* Supplied text:

########

Project Gutenberg
The Project Gutenberg is a project gathering public domain books in different language, its web site is http://www.gutenberg.org. The purpose of this project is to create a sustainable solution to create a ZIM file providing the Gutenberg project ebooks in the similar manner like gutenberg.org
Goals
- A script (python/perl/nodejs) able to create quickly a ZIM file with all books in all languages.
- The data should be scraped from www.gutemberg.org.
- The texts should be available in HTML and EPUB.
- The ZIM should provide a simple filtering/search solution to find content (by author, language, title, ....)
One way to achieve it
- Retrieve the list of books is published by the Gutenberg project in XML/RDF format
- Parse the XML/RDF and put the data in a structured manner (memory or local DB)
- Download the necessary HTML+EPUB data from Gutemberg.org based on the XML/RDF Catalog in a target directory
- Create the necessary templates of the index web pages (For the search/filter feature, a javascript client side solution should be tried)

########

* Objective: Extend the project plan for a Gutenberg ZIM file, picking up after its last list item. The material after this point comes from a separate source.

* Collected data:

########

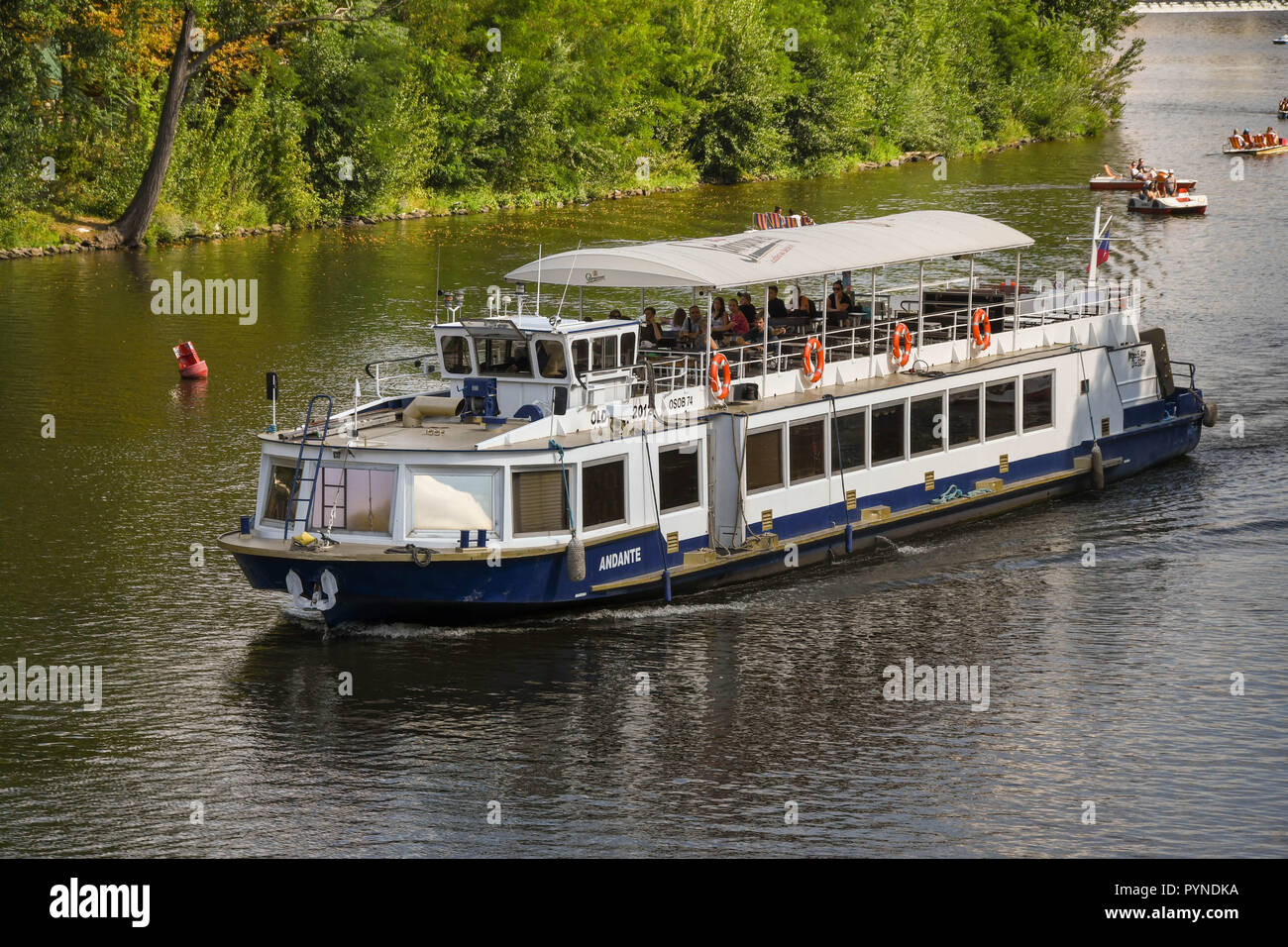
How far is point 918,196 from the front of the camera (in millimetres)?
100875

########

* Expected answer:
- Fill the HTML templates with the data from the XML/RDF and write the index pages in a target directory
- Run zimwriterfs to create the corresponding ZIM file of your target directory
First investigation results
Work done by didier@google.com and cniekel@google.com
The RDF index is at http://www.gutenberg.org/cache/epub/feeds/rdf-files.tar.bz2
wget works, contains 30k directories with each an rdf-file: every directory has 1 file with the rdf-description of one book.
Emmanuel suggests the scraper should download everything into one dir, then converting the data into an output dir, then zim-ifying that directory.
- Getting data
Gutenberg supports rsync ( rsync -av --del ftp@ftp.ibiblio.org::gutenberg /var/www/gutenberg ) so using that to get data seems most simple. In 2011, the archive was 650GB. That was source, the generated data: rsync -av --del ftp@ftp.ibiblio.org::gutenberg-epub /var/www/gutenberg-generated
If I cd gutenberg-generated, there is stuff like: ./10126/pg10126.rdf ./10126/pg10126.mobi ./10126/pg10126.xapian ./10126/pg10126.plucker.pdb ./10126/pg10126.qrcode.mobile.png ./10126/pg10126.log ./10126/pg10126.txt.utf8 ./10126/pg10126.qrcode.desktop.png ./10126/pg10126.epub ./10126/pg10126.txt.utf8.gzip ./10126/pg10126.converter.log ./10126/pg10126.qrcode.png ./10126/pg10126.qioo.jar
To get epub+text+html, you'll need both rsync-trees, which seems quite inconvenient.
So a caching fetch-by-url seems more convenient, the rdf-file contains the timestamp, which could be compared so updates to a book will be caught.
So a on-disk-caching, robots-obeying url-retriever needs to be made/reused. If you can somehow filter which books to fetch (language-only, book-range), that will be convenient
- Converting data
...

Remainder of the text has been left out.